Exact copies are required of the lines from the line containing "What does the distance between point" through the final line of the listing, both included, and of no other lines.

======== Records to process

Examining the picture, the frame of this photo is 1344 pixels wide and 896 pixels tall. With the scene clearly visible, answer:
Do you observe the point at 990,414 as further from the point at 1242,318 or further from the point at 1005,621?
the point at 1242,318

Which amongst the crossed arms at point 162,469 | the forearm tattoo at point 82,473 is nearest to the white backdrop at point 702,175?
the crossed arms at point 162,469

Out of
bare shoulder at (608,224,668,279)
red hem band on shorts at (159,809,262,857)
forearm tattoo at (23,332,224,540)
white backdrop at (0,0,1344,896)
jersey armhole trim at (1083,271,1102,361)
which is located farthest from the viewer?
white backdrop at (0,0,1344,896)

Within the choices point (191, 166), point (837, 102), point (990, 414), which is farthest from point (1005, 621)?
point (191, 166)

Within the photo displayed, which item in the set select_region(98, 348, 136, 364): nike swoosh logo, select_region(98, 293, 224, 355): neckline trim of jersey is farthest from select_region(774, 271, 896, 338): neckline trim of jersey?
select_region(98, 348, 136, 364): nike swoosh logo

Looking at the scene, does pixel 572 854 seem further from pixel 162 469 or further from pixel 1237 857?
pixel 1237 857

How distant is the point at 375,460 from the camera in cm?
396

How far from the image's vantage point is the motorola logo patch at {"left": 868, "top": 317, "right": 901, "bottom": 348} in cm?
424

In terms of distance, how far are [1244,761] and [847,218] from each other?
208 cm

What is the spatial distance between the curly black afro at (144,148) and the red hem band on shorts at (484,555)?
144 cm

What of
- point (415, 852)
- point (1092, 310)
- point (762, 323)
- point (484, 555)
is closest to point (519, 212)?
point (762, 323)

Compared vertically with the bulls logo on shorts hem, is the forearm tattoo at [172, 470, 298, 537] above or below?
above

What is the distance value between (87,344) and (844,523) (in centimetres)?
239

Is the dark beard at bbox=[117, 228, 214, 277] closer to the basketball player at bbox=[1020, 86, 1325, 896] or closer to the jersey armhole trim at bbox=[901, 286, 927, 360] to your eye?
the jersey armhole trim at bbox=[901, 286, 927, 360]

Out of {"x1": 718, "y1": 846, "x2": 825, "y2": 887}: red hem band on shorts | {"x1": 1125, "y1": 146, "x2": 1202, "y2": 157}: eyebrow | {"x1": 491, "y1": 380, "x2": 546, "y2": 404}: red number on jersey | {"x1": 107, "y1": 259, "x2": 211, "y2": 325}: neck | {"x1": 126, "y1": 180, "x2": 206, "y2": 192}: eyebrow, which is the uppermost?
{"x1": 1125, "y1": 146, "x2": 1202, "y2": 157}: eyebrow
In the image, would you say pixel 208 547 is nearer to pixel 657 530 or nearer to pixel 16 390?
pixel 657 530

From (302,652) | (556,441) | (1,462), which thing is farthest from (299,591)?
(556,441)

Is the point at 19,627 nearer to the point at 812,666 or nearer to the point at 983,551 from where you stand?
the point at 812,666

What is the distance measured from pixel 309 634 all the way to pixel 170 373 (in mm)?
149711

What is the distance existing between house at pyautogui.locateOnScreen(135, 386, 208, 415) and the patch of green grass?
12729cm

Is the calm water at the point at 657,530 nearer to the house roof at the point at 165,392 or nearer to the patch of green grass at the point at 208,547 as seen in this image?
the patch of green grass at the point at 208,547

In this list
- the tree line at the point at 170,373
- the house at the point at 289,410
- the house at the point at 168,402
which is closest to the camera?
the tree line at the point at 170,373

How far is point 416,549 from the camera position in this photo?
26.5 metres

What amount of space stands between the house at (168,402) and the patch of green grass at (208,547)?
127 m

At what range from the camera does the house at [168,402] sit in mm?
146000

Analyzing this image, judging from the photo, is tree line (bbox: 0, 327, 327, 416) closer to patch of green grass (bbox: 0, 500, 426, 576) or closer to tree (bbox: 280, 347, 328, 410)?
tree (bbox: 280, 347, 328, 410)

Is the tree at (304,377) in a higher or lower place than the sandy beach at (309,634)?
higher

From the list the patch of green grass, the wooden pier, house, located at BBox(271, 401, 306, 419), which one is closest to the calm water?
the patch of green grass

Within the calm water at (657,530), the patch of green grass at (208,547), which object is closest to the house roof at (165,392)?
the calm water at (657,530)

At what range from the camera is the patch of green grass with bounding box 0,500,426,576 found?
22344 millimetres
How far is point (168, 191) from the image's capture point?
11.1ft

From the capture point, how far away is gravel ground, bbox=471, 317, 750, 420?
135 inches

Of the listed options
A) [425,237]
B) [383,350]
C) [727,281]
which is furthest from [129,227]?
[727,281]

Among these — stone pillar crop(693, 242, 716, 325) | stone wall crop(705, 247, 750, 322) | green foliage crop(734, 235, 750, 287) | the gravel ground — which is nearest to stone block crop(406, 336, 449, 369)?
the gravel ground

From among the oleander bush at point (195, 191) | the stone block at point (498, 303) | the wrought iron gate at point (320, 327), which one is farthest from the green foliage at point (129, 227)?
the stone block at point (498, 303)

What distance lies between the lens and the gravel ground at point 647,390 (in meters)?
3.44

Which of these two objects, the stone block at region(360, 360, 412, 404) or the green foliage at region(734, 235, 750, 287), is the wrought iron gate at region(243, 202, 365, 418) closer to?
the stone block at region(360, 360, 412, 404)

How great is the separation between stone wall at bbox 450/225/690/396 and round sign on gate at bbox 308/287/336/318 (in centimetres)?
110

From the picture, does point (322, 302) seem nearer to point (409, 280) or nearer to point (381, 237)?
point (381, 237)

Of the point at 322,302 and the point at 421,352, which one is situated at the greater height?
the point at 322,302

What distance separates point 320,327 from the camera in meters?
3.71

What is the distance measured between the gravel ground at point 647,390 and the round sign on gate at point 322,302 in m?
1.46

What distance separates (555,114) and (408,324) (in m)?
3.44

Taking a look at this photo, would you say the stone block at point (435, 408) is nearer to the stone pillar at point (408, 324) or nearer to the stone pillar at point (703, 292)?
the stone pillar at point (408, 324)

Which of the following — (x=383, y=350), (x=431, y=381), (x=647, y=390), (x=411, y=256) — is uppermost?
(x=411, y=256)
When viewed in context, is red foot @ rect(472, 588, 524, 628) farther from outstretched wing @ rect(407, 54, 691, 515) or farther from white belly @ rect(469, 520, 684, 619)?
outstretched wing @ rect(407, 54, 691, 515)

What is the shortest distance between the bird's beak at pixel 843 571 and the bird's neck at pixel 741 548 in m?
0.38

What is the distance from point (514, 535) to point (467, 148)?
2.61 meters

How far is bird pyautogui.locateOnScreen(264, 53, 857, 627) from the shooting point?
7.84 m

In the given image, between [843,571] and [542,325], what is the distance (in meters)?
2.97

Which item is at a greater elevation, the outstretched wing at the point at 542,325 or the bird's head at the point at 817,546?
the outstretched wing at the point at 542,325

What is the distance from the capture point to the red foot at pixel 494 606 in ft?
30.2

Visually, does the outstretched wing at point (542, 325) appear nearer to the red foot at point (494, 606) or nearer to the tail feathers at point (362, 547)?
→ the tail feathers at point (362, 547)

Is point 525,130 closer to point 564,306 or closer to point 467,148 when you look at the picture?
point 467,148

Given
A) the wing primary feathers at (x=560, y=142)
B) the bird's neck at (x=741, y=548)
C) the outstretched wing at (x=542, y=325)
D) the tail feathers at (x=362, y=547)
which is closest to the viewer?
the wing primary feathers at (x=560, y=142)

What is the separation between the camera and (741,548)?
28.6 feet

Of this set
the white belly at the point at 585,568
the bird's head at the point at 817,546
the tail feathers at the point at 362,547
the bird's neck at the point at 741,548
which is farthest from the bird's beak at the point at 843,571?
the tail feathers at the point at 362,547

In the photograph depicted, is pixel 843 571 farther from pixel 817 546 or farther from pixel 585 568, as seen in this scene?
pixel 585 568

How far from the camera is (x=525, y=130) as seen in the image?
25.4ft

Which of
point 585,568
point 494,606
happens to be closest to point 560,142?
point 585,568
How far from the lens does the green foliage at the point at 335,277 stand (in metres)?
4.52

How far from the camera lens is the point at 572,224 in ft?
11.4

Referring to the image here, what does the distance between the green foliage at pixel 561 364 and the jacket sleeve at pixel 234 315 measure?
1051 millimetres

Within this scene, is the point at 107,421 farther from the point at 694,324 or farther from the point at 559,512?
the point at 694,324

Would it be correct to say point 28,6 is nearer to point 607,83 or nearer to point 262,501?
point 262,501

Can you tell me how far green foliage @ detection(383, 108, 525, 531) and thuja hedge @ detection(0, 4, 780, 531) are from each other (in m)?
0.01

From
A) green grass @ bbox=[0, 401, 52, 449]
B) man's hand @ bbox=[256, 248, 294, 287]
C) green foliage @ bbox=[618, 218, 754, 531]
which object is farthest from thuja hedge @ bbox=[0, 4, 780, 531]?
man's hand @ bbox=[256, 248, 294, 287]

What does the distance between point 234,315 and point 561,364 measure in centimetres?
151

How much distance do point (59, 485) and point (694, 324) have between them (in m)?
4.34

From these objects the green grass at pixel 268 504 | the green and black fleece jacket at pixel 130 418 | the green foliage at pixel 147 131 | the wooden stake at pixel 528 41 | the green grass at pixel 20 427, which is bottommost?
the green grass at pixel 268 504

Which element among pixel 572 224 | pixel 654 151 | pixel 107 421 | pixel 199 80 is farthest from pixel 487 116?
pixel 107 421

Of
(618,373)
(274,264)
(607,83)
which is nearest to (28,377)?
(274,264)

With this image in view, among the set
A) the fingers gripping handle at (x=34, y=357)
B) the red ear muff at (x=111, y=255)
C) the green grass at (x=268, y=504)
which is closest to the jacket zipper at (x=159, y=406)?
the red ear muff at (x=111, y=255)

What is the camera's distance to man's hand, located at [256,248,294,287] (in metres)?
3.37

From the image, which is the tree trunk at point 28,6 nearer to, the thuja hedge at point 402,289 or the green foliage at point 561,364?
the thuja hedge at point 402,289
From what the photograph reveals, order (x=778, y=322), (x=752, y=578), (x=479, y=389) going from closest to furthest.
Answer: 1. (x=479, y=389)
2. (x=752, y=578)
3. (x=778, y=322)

================

Reply to the task ::
What does the distance between point 234,315 and point 561,364 measure in centimetres?
151

How much distance do point (59, 485) and point (694, 324) have between them (in m)?
4.34

From these objects the green grass at pixel 268 504 | the green and black fleece jacket at pixel 130 418 | the green foliage at pixel 147 131 | the wooden stake at pixel 528 41 | the green grass at pixel 20 427, which is bottommost?
the green grass at pixel 268 504

Which element among pixel 572 224 | pixel 654 151 | pixel 107 421 | pixel 199 80 is farthest from pixel 487 116?
pixel 107 421

Of
(618,373)
(274,264)
(607,83)
which is nearest to (28,377)?
(274,264)

With this image in view, among the set
A) the fingers gripping handle at (x=34, y=357)
B) the red ear muff at (x=111, y=255)
C) the green grass at (x=268, y=504)
which is closest to the jacket zipper at (x=159, y=406)?
the red ear muff at (x=111, y=255)

What is the camera's distance to man's hand, located at [256,248,294,287] (in metres)?
3.37

From the image, which is the tree trunk at point 28,6 nearer to, the thuja hedge at point 402,289 or the green foliage at point 561,364?
the thuja hedge at point 402,289
From what the photograph reveals, order (x=778, y=322), (x=752, y=578), (x=479, y=389) going from closest to furthest.
Answer: 1. (x=479, y=389)
2. (x=752, y=578)
3. (x=778, y=322)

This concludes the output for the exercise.